--- Task instructions ---
Copy out the items word for word, from the line containing "From where the" through the end of the items.

>> Begin

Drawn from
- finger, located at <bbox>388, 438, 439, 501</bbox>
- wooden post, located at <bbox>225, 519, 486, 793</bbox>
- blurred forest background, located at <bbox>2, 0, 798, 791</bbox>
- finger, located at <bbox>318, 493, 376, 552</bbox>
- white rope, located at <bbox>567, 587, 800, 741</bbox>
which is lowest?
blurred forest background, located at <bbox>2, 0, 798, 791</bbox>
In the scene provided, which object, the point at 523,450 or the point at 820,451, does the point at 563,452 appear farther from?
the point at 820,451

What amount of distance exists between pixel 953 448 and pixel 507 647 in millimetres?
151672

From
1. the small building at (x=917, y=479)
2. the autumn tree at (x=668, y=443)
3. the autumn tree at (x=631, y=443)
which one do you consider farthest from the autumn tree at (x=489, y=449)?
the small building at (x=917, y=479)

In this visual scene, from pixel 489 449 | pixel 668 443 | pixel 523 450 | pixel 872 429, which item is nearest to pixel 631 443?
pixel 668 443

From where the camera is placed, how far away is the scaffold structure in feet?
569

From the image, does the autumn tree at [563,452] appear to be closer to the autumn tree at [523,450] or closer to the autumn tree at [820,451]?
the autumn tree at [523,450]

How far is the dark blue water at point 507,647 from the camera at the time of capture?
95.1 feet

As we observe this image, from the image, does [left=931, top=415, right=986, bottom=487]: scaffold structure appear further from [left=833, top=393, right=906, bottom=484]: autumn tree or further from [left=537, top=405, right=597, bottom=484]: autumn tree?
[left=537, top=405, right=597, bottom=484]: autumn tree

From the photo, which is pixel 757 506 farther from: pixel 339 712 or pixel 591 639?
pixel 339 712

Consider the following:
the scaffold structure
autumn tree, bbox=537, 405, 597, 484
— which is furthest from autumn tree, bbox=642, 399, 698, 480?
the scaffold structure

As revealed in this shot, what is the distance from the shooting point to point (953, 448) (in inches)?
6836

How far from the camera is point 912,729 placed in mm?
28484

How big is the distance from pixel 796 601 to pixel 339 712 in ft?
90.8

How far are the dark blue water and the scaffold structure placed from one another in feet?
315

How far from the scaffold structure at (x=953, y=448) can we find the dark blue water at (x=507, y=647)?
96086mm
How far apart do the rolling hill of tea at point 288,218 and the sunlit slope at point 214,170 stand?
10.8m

>> End

--- Exercise result ---
From where the camera is placed, how far away is the scaffold structure in feet?
569

From the image, does the autumn tree at [563,452] appear to be closer to the autumn tree at [523,450] or closer to the autumn tree at [820,451]?
the autumn tree at [523,450]

How far is the dark blue water at point 507,647 from the camera at the time of capture?
95.1 feet

As we observe this image, from the image, does [left=931, top=415, right=986, bottom=487]: scaffold structure appear further from [left=833, top=393, right=906, bottom=484]: autumn tree or further from [left=537, top=405, right=597, bottom=484]: autumn tree?
[left=537, top=405, right=597, bottom=484]: autumn tree

From the photo, which is pixel 757 506 farther from: pixel 339 712 or pixel 591 639?
pixel 339 712

Consider the following:
the scaffold structure
autumn tree, bbox=537, 405, 597, 484
— which is furthest from autumn tree, bbox=642, 399, 698, 480?
the scaffold structure

As revealed in this shot, what is the distance from the shooting point to point (953, 448) (in inches)?
6836

How far from the camera is point 912,729 placed in mm?
28484

How big is the distance from pixel 796 601 to pixel 339 712 in ft?
90.8

How far are the dark blue water and the scaffold structure placed from one another in feet?
315

How far from the scaffold structure at (x=953, y=448) can we find the dark blue water at (x=507, y=647)?
96086mm
How far apart do the rolling hill of tea at point 288,218 and the sunlit slope at point 214,170 stand?
10.8m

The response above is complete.